→ **PROVIDED TEXT**:
::::::

Pietro Cascella (February 2, 1921 – May 18, 2008) was an Italian sculptor. His principal work consisted of
large monumental sculptures, including the International Monument to the Victims of Fascism in the Auschwitz II-Birkenau death camp in Poland (1957–1967), and an underground mausoleum for Silvio Berlusconi at his villa in Arcore in the 1980s.

== Life ==
Cascella was born into a family of artists in Pescara on February 2, 1921. His father was Tommaso Cascella, a painter and ceramicist, and his mother was Susanna Federman. His elder brother Andrea Cascella was a sculptor. Two of his uncles were also artists, the painter Michele Cascella and painter and ceramicist Gioacchino Cascella, as was his grandfather, the painter, ceramicist, and lithographer Basilio Cascella. In 1945 he married Anna Maria Cesarini Sforza, an artist. From 1977 he lived with his second wife, Cordelia von den Steinen, in the mediaeval Castello della Verrucola in the comune of Fivizzano, above Carrara. He died in Pietrasanta in 2008.

::::::

→ **PROVIDED MATERIAL**:
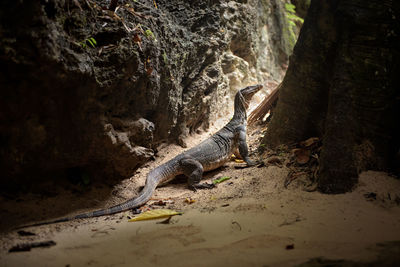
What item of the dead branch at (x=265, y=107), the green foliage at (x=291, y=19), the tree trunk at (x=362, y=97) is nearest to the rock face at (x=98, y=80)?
the dead branch at (x=265, y=107)

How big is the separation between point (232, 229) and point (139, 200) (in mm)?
1950

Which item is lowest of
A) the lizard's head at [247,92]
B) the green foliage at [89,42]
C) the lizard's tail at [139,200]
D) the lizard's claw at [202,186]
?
the lizard's claw at [202,186]

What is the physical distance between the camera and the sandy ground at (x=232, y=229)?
2.13m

::::::

→ **PARTS OF THE EXERCISE**:
a - State whether each statement below agrees with the Pietro Cascella passage. Answer yes or no for each, and quote the deciding words of the passage exactly. (i) Cascella was born in Pescara. (ii) Cascella's elder brother Andrea was a painter. (iii) Cascella died in Carrara.
b - Set down the part of the Pietro Cascella passage between "Pietro Cascella (February" and "in the 1980s.", inclusive.
c - Write the next part of the Pietro Cascella passage, beginning after its final sentence.

→ **WRITTEN RESPONSES**:
a -
(i) Yes: "Cascella was born into a family of artists in Pescara on February 2, 1921."
(ii) No: "His elder brother Andrea Cascella was a sculptor."
(iii) No: "He died in Pietrasanta in 2008."

b -
Pietro Cascella (February 2, 1921 – May 18, 2008) was an Italian sculptor. His principal work consisted of
large monumental sculptures, including the International Monument to the Victims of Fascism in the Auschwitz II-Birkenau death camp in Poland (1957–1967), and an underground mausoleum for Silvio Berlusconi at his villa in Arcore in the 1980s.

c -
== Work ==

In the late 1930s he moved to Rome and studied at the Accademia di Belle Arti under Ferruccio Ferrazzi, who taught both painting and sculpture. He had work in the Quadriennale di Roma painting exhibition of 1943, and in the twenty-fourth Biennale di Venezia in 1948. He also participated in the twenty-eighth Biennale in 1956.

In the years after the Second World War Cascella, with his brother Andrea and various friends, worked in ceramics and mosaic in a brick-works in the Valle dell'Inferno, the brick-making district of Rome. In about 1949 he and his wife Cesarini Sforza were commissioned to create mosaics for the third-class waiting-room of the Stazione Termini, the principal railway station of Rome. In 1950, the two completed a large mosaic for a Roman cinema, the Cinema America. At about this time he also made small-scale reliefs in various materials, some of them drawing inspiration from the work of Roberto Matta, who was a friend.

In 1950–1953 some ceramic work was included in the large American exhibition Italy at Work: Her Renaissance in Design Today.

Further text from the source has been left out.